Fix Snappy decoding of large 2-byte literal lengths and copy offsets

Motivation:

The Snappy decoder was failing on valid inputs containing literals
with 2-byte lengths > 0x8000 or copies with 2-byte offsets >= 0x8000.

The decoder was also enforcing an artificially low offset limit of
0x7FFF, something the Snappy format description advises against,
and which prevents decoding valid inputs generated by other encoders.

Modifications:

Interpret 2-byte literal lengths and 2-byte copy offsets as unsigned
shorts, in accordance with the format description and reference
implementation.

Allow any positive offset value.
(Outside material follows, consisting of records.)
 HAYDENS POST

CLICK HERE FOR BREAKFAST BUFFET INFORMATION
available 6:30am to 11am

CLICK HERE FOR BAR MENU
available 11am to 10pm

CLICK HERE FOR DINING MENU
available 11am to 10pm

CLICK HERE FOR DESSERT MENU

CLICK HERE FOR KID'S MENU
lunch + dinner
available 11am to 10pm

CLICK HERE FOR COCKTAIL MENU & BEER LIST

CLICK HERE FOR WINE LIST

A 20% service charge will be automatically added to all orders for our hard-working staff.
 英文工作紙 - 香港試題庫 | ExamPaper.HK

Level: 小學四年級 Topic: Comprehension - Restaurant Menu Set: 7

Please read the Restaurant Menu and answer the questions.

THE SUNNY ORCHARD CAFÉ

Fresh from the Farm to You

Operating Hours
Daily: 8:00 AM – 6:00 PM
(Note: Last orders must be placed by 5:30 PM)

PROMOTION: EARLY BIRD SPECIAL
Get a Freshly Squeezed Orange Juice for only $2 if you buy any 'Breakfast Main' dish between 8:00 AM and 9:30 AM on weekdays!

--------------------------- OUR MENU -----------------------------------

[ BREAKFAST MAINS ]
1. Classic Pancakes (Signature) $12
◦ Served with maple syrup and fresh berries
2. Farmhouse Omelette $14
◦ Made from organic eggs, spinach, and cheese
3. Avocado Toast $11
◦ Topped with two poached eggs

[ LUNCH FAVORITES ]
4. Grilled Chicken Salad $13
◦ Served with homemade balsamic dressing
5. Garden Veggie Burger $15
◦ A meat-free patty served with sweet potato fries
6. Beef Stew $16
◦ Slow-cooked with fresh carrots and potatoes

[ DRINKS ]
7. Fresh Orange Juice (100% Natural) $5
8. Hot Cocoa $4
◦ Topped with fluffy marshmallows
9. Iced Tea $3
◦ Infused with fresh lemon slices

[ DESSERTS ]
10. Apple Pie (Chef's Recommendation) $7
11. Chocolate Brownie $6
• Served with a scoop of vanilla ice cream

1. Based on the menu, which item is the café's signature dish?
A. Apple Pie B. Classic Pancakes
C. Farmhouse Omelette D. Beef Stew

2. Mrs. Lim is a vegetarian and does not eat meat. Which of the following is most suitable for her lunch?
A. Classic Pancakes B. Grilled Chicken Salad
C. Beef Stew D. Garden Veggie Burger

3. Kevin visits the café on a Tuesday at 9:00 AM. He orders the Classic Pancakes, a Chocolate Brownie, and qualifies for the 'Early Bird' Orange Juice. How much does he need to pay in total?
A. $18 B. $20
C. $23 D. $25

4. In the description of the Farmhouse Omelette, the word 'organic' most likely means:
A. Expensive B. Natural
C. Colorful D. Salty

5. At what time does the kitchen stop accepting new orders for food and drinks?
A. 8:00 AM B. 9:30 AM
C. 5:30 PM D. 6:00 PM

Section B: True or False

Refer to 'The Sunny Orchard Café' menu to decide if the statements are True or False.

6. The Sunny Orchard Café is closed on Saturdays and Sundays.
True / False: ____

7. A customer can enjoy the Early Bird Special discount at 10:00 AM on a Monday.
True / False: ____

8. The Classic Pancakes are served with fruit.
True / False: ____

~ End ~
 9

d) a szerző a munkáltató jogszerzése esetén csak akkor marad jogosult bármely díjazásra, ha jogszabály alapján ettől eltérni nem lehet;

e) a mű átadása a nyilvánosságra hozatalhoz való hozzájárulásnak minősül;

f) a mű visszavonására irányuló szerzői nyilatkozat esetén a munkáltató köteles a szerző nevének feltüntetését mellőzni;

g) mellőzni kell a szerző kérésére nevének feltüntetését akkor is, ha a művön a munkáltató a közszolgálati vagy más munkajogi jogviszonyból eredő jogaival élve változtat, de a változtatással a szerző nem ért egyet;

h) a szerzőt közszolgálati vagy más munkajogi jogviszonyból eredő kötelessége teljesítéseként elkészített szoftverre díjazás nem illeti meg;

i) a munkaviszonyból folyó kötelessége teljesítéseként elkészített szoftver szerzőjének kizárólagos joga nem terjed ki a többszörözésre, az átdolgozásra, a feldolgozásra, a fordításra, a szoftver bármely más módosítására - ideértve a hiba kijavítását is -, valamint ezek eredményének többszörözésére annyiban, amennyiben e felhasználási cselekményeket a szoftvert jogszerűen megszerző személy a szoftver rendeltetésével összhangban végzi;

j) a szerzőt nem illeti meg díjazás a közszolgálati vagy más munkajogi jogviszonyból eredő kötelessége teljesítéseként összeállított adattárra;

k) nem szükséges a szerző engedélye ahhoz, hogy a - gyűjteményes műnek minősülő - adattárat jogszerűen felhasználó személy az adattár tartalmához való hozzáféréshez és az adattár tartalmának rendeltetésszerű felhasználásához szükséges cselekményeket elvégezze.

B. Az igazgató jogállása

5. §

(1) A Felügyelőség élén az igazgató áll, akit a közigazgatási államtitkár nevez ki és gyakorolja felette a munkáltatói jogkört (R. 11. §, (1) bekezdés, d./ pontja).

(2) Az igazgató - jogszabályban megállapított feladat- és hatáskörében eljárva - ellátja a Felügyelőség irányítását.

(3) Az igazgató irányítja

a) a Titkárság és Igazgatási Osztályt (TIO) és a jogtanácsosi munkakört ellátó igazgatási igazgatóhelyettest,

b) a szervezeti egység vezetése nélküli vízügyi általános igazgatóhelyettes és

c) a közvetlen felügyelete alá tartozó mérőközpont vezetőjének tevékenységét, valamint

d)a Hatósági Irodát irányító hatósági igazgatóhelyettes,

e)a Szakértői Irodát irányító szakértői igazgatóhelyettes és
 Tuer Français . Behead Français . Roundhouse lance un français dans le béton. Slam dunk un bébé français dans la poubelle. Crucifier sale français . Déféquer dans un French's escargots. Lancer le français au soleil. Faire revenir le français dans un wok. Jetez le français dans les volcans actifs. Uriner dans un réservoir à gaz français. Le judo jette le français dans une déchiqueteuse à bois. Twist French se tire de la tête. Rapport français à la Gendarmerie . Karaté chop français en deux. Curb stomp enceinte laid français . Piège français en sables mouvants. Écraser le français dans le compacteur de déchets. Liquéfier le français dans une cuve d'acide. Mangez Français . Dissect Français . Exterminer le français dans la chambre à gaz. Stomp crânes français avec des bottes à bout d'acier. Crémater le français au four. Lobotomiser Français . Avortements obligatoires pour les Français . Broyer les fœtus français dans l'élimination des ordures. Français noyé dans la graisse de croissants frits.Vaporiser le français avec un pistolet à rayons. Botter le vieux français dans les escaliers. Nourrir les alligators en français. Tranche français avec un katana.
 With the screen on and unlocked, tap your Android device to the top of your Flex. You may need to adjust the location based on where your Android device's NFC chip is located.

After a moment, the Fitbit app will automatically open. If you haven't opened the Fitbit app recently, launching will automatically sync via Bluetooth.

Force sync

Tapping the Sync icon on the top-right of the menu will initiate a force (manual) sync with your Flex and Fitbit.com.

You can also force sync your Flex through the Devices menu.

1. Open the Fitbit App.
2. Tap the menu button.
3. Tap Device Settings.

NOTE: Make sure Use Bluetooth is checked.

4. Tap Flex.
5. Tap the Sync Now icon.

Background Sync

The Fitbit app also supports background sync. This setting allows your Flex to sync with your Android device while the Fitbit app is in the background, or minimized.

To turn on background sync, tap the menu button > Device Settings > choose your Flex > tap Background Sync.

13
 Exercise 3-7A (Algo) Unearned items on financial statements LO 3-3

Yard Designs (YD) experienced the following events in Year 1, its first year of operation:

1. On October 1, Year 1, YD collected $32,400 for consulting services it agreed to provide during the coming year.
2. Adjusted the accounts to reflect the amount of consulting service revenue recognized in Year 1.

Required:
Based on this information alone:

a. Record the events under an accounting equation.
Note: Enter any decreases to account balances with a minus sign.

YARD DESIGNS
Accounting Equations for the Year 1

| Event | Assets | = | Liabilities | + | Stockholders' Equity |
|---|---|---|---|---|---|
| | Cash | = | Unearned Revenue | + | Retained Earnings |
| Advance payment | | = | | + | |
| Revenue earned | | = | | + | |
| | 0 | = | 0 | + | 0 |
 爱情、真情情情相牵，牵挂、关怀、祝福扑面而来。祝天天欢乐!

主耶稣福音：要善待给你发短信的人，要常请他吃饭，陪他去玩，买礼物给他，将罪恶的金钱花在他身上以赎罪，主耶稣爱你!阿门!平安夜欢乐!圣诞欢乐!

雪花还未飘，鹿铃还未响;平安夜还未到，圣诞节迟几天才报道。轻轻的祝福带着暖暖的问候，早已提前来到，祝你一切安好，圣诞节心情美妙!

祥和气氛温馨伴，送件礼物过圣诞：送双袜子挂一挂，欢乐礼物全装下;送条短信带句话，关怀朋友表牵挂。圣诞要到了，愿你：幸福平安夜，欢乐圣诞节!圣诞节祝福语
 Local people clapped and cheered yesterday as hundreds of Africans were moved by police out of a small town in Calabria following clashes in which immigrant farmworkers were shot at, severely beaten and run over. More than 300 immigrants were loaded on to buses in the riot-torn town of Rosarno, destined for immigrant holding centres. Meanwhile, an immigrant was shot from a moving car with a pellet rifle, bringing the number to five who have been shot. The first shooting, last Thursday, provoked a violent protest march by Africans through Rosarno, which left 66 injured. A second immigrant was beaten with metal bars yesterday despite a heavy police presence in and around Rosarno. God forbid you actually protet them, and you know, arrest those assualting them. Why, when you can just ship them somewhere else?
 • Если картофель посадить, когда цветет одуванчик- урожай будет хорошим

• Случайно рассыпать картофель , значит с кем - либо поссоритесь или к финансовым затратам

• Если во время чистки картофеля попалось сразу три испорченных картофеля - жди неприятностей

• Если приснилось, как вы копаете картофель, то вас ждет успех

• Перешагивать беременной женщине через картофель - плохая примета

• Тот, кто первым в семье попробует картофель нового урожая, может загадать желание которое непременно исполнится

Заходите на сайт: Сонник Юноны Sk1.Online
Throw an appropriate exception
for negative values (which can theoretically occur due to arithmetic
overflow on 4-byte offsets, but are unlikely to occur in the wild).

Result:

The Snappy decoder can handle valid inputs that previously caused
it to throw exceptions.
This commit is contained in:
David Nault 2018-02-19 00:37:15 -08:00 committed by Norman Maurer
parent ce241bd11e
commit f40ecc3f10
2 changed files with 43 additions and 7 deletions

View File

@ -403,7 +403,7 @@ public final class Snappy {
if (in.readableBytes() < 2) {
return NOT_ENOUGH_INPUT;
}
length = in.readShortLE();
length = in.readUnsignedShortLE();
break;
case 62:
if (in.readableBytes() < 3) {
@ -495,7 +495,7 @@ public final class Snappy {
int initialIndex = out.writerIndex();
int length = 1 + (tag >> 2 & 0x03f);
int offset = in.readShortLE();
int offset = in.readUnsignedShortLE();
validateOffset(offset, writtenSoFar);
@ -565,7 +565,7 @@ public final class Snappy {
/**
* Validates that the offset extracted from a compressed reference is within
* the permissible bounds of an offset (4 <= offset <= 32768), and does not
* the permissible bounds of an offset (0 < offset < Integer.MAX_VALUE), and does not
* exceed the length of the chunk currently read so far.
*
* @param offset The offset extracted from the compressed reference
@ -573,12 +573,13 @@ public final class Snappy {
* @throws DecompressionException if the offset is invalid
*/
private static void validateOffset(int offset, int chunkSizeSoFar) {
if (offset > Short.MAX_VALUE) {
throw new DecompressionException("Offset exceeds maximum permissible value");
if (offset == 0) {
throw new DecompressionException("Offset is less than minimum permissible value");
}
if (offset <= 0) {
throw new DecompressionException("Offset is less than minimum permissible value");
if (offset < 0) {
// Due to arithmetic overflow
throw new DecompressionException("Offset is greater than maximum value supported by this implementation");
}
if (offset > chunkSizeSoFar) {

View File

@ -284,4 +284,39 @@ public class SnappyTest {
}
}
}
@Test
public void testLarge2ByteLiteralLengthAndCopyOffset() {
ByteBuf compressed = Unpooled.buffer();
ByteBuf actualDecompressed = Unpooled.buffer();
ByteBuf expectedDecompressed = Unpooled.buffer().writeByte(0x01).writeZero(0x8000).writeByte(0x01);
try {
// Generate a Snappy-encoded buffer that can only be decompressed correctly if
// the decoder treats 2-byte literal lengths and 2-byte copy offsets as unsigned values.
// Write preamble, uncompressed content length (0x8002) encoded as varint.
compressed.writeByte(0x82).writeByte(0x80).writeByte(0x02);
// Write a literal consisting of 0x01 followed by 0x8000 zeroes.
// The total length of this literal is 0x8001, which gets encoded as 0x8000 (length - 1).
// This length was selected because the encoded form is one larger than the maximum value
// representable using a signed 16-bit integer, and we want to assert the decoder is reading
// the length as an unsigned value.
compressed.writeByte(61 << 2); // tag for LITERAL with a 2-byte length
compressed.writeShortLE(0x8000); // length - 1
compressed.writeByte(0x01).writeZero(0x8000); // literal content
// Similarly, for a 2-byte copy operation we want to ensure the offset is treated as unsigned.
// Copy the initial 0x01 which was written 0x8001 bytes back in the stream.
compressed.writeByte(0x02); // tag for COPY with 2-byte offset, length = 1
compressed.writeShortLE(0x8001); // offset
snappy.decode(compressed, actualDecompressed);
assertEquals(expectedDecompressed, actualDecompressed);
} finally {
compressed.release();
actualDecompressed.release();
expectedDecompressed.release();
}
}
}